:: Records for this exercise

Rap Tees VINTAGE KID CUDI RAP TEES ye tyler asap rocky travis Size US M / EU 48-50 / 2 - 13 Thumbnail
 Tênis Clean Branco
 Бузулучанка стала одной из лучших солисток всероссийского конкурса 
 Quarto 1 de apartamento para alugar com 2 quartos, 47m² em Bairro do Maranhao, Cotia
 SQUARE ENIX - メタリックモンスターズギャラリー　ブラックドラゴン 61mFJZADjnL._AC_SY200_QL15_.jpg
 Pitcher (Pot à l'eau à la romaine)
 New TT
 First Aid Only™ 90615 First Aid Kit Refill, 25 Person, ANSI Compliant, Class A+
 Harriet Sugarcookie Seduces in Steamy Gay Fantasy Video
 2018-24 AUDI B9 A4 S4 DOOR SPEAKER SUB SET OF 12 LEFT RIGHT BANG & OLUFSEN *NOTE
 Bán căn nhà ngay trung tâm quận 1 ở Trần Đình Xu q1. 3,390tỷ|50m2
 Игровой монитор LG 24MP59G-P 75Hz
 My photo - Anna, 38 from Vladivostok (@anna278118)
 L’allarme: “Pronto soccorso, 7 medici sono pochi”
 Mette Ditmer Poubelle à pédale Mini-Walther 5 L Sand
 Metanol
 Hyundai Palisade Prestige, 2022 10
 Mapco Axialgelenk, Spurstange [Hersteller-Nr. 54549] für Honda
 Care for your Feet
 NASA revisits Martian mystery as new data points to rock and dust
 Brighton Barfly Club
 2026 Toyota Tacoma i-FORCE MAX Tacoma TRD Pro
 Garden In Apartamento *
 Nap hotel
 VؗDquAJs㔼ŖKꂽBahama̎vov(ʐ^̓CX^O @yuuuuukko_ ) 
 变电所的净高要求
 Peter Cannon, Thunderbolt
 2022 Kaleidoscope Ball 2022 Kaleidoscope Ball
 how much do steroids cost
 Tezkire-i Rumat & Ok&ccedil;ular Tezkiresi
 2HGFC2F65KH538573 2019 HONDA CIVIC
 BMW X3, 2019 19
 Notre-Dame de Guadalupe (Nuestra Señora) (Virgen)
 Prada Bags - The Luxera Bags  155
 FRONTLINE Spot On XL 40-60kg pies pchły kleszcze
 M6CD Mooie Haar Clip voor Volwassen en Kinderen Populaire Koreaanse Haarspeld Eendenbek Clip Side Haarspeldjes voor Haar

::::

**Problem description:**
Please rename every "Kaleidoscope Ball" in the listing to "Kaleidoscope Gala" and write the listing out again, keeping everything else unchanged.

**Answer:**
Rap Tees VINTAGE KID CUDI RAP TEES ye tyler asap rocky travis Size US M / EU 48-50 / 2 - 13 Thumbnail
 Tênis Clean Branco
 Бузулучанка стала одной из лучших солисток всероссийского конкурса 
 Quarto 1 de apartamento para alugar com 2 quartos, 47m² em Bairro do Maranhao, Cotia
 SQUARE ENIX - メタリックモンスターズギャラリー　ブラックドラゴン 61mFJZADjnL._AC_SY200_QL15_.jpg
 Pitcher (Pot à l'eau à la romaine)
 New TT
 First Aid Only™ 90615 First Aid Kit Refill, 25 Person, ANSI Compliant, Class A+
 Harriet Sugarcookie Seduces in Steamy Gay Fantasy Video
 2018-24 AUDI B9 A4 S4 DOOR SPEAKER SUB SET OF 12 LEFT RIGHT BANG & OLUFSEN *NOTE
 Bán căn nhà ngay trung tâm quận 1 ở Trần Đình Xu q1. 3,390tỷ|50m2
 Игровой монитор LG 24MP59G-P 75Hz
 My photo - Anna, 38 from Vladivostok (@anna278118)
 L’allarme: “Pronto soccorso, 7 medici sono pochi”
 Mette Ditmer Poubelle à pédale Mini-Walther 5 L Sand
 Metanol
 Hyundai Palisade Prestige, 2022 10
 Mapco Axialgelenk, Spurstange [Hersteller-Nr. 54549] für Honda
 Care for your Feet
 NASA revisits Martian mystery as new data points to rock and dust
 Brighton Barfly Club
 2026 Toyota Tacoma i-FORCE MAX Tacoma TRD Pro
 Garden In Apartamento *
 Nap hotel
 VؗDquAJs㔼ŖKꂽBahama̎vov(ʐ^̓CX^O @yuuuuukko_ ) 
 变电所的净高要求
 Peter Cannon, Thunderbolt
 2022 Kaleidoscope Gala 2022 Kaleidoscope Gala
 how much do steroids cost
 Tezkire-i Rumat & Ok&ccedil;ular Tezkiresi
 2HGFC2F65KH538573 2019 HONDA CIVIC
 BMW X3, 2019 19
 Notre-Dame de Guadalupe (Nuestra Señora) (Virgen)
 Prada Bags - The Luxera Bags  155
 FRONTLINE Spot On XL 40-60kg pies pchły kleszcze
 M6CD Mooie Haar Clip voor Volwassen en Kinderen Populaire Koreaanse Haarspeld Eendenbek Clip Side Haarspeldjes voor Haar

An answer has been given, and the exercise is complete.